PATRICK SEALE: Well, as we all know, the opposition is deeply divided. The strongest, best funded, best organized element in it are the Muslim Brothers. Now, they have a longstanding grievance against the Assad regime, father and son, going back over 30 years—indeed, ever since the Ba’ath Party came to power in Syria in 1963—Ba’ath Party, which is a secular movement. And from that moment on, some elements of the Muslim Brothers went underground, started taking arms, and mounted a terrorist campaign against the Syrian regime in the late six—in the late ’70s, culminating in the seizure of Hama, which the state then retook with great loss of life. Now, after that, the Muslim Brothers were banned. Membership was punishable by death. So they have a great deal to want revenge for from this regime.

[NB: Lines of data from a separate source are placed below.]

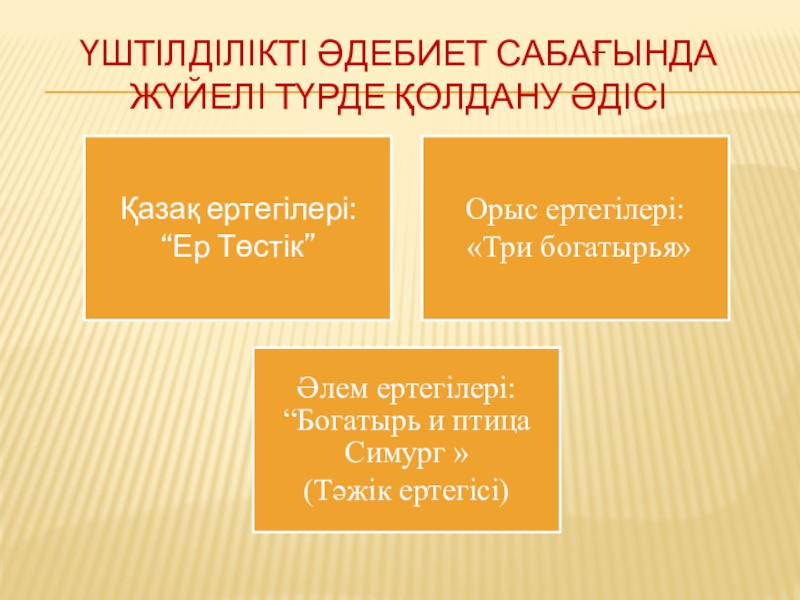 ҮШТІЛДІЛІКТІ ӘДЕБИЕТ САБАҒЫНДА ЖҮЙЕЛІ ТҮРДЕ ҚОЛДАНУ ӘДІСІ

Қазақ ертегілері:
“Ер Төстік”

Орыс ертегілері:
«Три богатырья»

Әлем ертегілері:
“Богатырь и птица Симург »
(Тәжік ертегісі)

Now, in addition to the Muslim Brothers, which are the many, many strands of them in Syria and outside Syria, there are also large numbers now of armed Islamic extremists, jihadis, so-called Arab fighters coming in from neighboring countries but also from countries further afield, from Afghanistan, from Pakistan, from Tunisia. Now, these people, a lot of them coming from Iraq, where they’ve been carrying out suicide operations, which they’re replicating now in Syria—gross acts of terror. Now, this is the problem. The number two man in al-Qaeda, Abu Yahya al-Libi, whom the Americans claim to have killed the other day, has just issued a video accusing Bashar al-Assad. So, does the United States want to be on the side of al-Qaeda?

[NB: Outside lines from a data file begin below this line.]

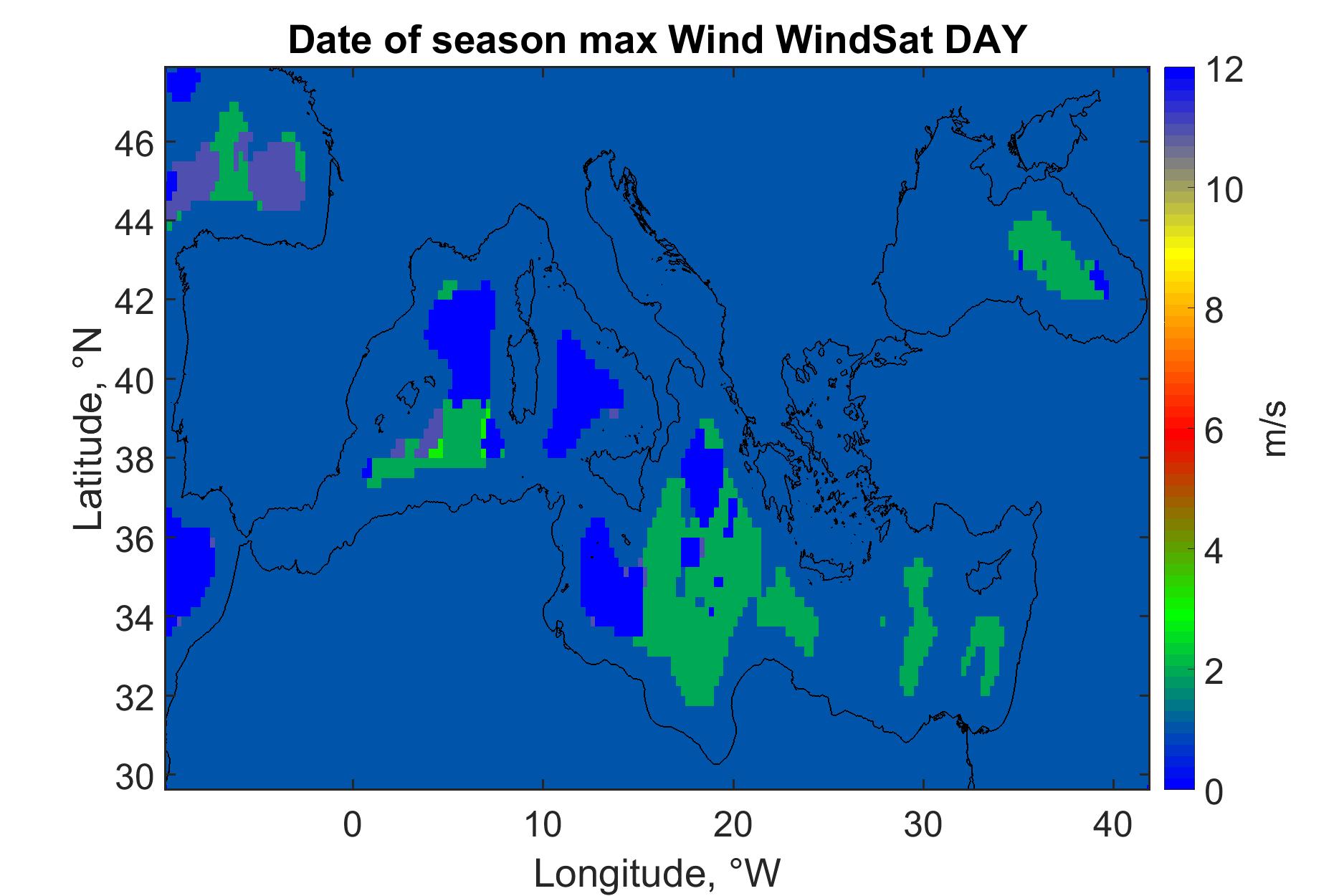 Date of season max Wind WindSat DAY

Latitude, °N

46
44
42
40
38
36
34
32
30

0
10
20
30
40

Longitude, °W

12
10
8
6
4
2
0

m/s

...Now, some Arab states—Saudi Arabia and Qatar—also seem to see the crisis in sectarian terms. They think that Iran, a Shia power, could challenge Sunni primacy in the region. But you saw—your program began, at around—a few minutes ago, with the massacres in Iraq of Shia civilians. Now, who do you think triggered that sectarian conflict? It was the United States, with its invasion of Iraq in 2002, which led to the collapse of the state to a sectarian civil war in which hundreds of thousands of people were killed and millions displaced. Do they want the same thing to happen in Syria? Hasn’t Syria suffered enough? Shouldn’t the West and Russia join in imposing a ceasefire on both sides, instead of fueling the flames? The United States is said to be coordinating the flow of money, intelligence and weapons to the rebels, and then complaining that Russia is doing the same for the regime.

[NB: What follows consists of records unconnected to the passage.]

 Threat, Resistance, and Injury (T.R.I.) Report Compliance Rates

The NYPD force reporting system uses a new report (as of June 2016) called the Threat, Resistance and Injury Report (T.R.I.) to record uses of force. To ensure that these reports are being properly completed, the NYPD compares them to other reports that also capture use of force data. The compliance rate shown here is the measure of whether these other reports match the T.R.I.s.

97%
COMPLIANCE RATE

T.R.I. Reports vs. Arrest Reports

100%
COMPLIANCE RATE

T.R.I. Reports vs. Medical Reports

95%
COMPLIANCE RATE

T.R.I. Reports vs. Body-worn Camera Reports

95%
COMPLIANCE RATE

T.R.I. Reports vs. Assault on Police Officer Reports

...This the trouble. I mean, there’s so much foreign intervention, with each of the external actors pursuing its own strategic goals. Now, the opposition, the rebels, know, I believe, that they cannot hope to defeat the Syrian army on the ground. Their whole strategy has been to try and trigger a Western military intervention. Now that’s been slow in coming. Now, to trigger such an intervention, they have either perpetrated massacres themselves — and I stick with the report from the Frankfurter Allgemeine Zeitung [below]— or they try and provoke the regime into massacres. Now, what that German newspaper said was that rebels attacked some checkpoints manned by the army, and in the firefight that followed, which lasted about 90 minutes, the massacre took place. And they contacted many sources on the ground, which Mrs. Jouejati dismisses, and says—and said—they reported that the killing was done by anti-Assad Sunni militants. Now, I’m not saying one thing or the other; I’m saying that this should be investigated.
Now, Mrs. Jouejati is, I think, mistaken in not seeing the wider context of this Syrian—tragic Syrian struggle. And the only way to resolve it is not by force of arms. The only way to resolve it is by diplomacy. That is why it is a great mistake to sabotage Kofi Annan’s mission, as I’m afraid the United States is doing. It pays lip service to his peace mission while conniving in the arming of the opposition. The West and the Russians should combine in imposing a ceasefire on both sides and bringing both sides to the table. That is the only way to save what is left of Syria.